# Page
+ + +

Saturday, May 15, 2010

Cleverness

Delta kitchen faucets have a very clever quick-release attachment for their sprayer hose. It uses a couple of pieces of plastic and a spring clip to hold the hose onto a special fitting on the underside of the faucet, with a bushing to make a water-tight seal. To install the hose, all you have to do is slide it over the fitting until you hear it click into place. I'm sure that I appreciated that cleverness five or six years ago when I installed the faucet; it's always painful to deal with threaded fittings under the sink.

Unfortunately, I don't remember much about installing the faucet (trauma can have that effect). So when the hose started leaking a couple of weeks ago, I picked up a generic replacement hose at Home Depot, grabbed a flashlight and basin wrench, and threaded my body around the garbage disposal. And spent nearly half an hour trying to figure out how to remove the hose, with its non-standard attachment mechanism. And then spent another hour driving to Home Depot to find an adapter, only to be told that they didn't have one and I'd have to call Delta. I dreaded this call, but ended up with a very pleasant support rep, who put in an order for a free replacement.

When the new hose arrived, it only took a few minutes to install. Yet I can't help but thinking that this special fitting actually cost me several hours, versus the fifteen minutes for a standard threaded fitting. Not to mention a week's worth of annoyance, wiping up leaked water every time I used the faucet.

+ + +

# Listed records
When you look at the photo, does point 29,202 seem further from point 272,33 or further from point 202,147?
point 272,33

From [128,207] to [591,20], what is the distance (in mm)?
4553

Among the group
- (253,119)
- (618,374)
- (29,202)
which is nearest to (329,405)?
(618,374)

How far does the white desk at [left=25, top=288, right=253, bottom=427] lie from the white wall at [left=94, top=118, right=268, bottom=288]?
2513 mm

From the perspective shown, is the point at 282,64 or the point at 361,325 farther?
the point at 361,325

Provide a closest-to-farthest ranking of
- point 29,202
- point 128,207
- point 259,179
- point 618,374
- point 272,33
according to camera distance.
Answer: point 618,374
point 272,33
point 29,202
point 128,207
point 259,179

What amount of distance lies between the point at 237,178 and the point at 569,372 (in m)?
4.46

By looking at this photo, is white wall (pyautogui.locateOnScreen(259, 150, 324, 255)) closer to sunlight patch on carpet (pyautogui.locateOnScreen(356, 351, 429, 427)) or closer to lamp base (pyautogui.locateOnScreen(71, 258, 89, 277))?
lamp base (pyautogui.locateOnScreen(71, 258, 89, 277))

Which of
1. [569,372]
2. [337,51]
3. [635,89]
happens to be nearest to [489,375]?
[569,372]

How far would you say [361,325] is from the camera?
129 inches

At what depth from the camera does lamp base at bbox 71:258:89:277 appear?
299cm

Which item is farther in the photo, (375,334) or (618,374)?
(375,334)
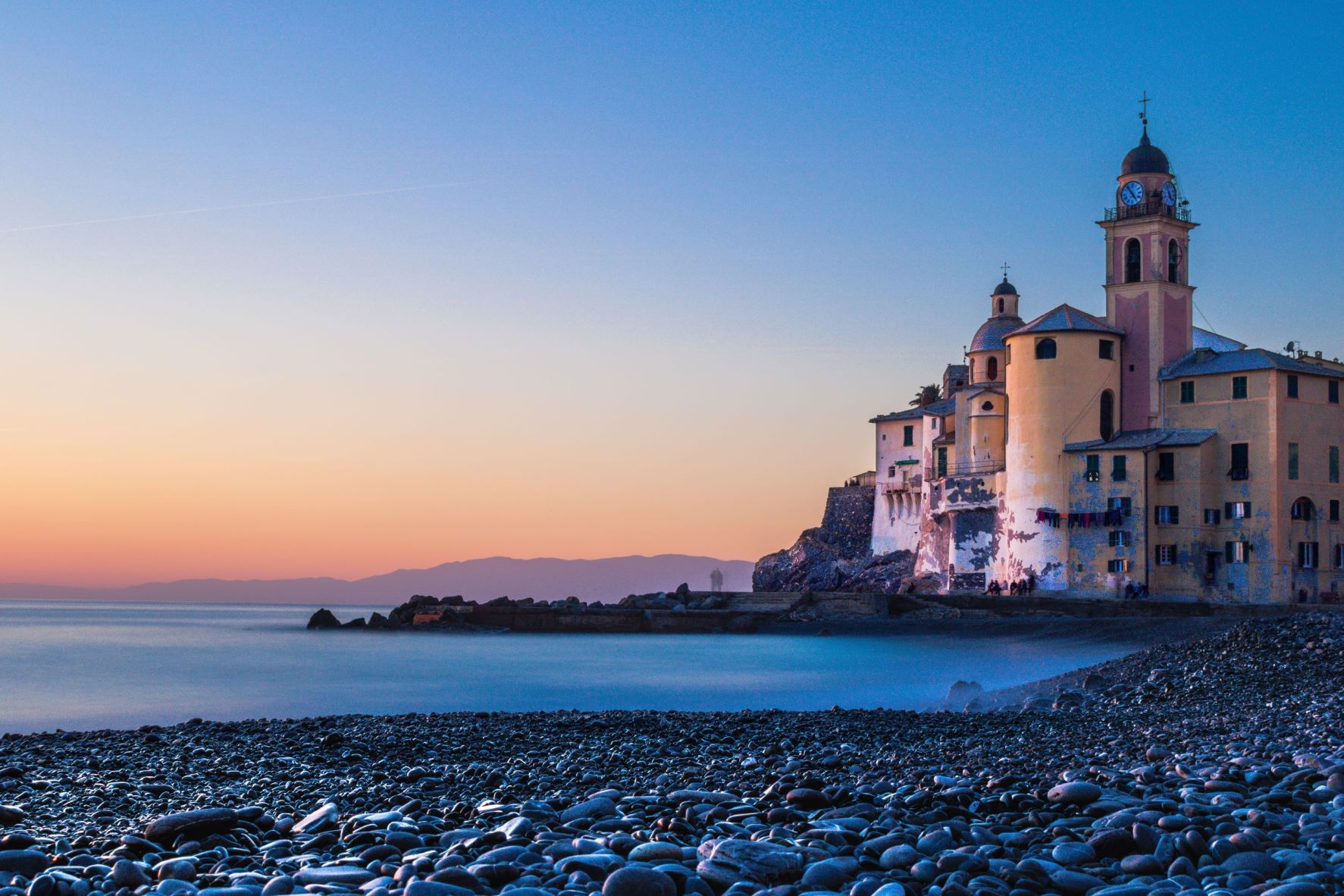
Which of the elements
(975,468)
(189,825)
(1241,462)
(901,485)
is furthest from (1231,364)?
(189,825)

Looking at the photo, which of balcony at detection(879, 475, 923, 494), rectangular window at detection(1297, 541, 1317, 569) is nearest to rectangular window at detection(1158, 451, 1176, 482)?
rectangular window at detection(1297, 541, 1317, 569)

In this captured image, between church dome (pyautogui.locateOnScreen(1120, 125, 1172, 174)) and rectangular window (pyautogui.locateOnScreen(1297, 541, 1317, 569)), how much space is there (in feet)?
57.4

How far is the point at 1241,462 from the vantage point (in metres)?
52.2

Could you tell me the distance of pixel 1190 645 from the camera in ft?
84.0

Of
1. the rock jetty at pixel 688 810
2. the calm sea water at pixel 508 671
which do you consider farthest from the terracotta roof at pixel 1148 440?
the rock jetty at pixel 688 810

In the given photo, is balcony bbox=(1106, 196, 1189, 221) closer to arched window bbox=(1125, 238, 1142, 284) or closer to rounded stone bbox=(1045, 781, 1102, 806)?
arched window bbox=(1125, 238, 1142, 284)

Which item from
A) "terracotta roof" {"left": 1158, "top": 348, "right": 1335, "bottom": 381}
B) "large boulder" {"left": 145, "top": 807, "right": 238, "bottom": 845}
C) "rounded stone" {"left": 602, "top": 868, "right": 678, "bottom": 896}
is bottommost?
"large boulder" {"left": 145, "top": 807, "right": 238, "bottom": 845}

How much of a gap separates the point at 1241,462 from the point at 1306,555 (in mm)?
4391

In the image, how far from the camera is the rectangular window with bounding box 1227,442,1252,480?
5175 centimetres

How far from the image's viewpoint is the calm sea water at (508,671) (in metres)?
31.5

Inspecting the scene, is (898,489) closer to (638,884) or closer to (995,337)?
(995,337)

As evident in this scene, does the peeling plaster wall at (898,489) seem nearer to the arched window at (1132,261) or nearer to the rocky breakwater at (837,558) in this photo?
the rocky breakwater at (837,558)

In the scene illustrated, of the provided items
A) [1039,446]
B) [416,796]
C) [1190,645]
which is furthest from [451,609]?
[416,796]

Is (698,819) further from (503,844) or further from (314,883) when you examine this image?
(314,883)
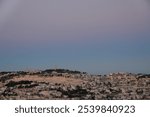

+ + +

# Task instructions
Revise the faucet post from the words "Saturday, May 15, 2010" through "under the sink.", putting "wire clip" in place of "spring clip". None of the material is needed here.

# Task solution
Saturday, May 15, 2010

Cleverness

Delta kitchen faucets have a very clever quick-release attachment for their sprayer hose. It uses a couple of pieces of plastic and a wire clip to hold the hose onto a special fitting on the underside of the faucet, with a bushing to make a water-tight seal. To install the hose, all you have to do is slide it over the fitting until you hear it click into place. I'm sure that I appreciated that cleverness five or six years ago when I installed the faucet; it's always painful to deal with threaded fittings under the sink.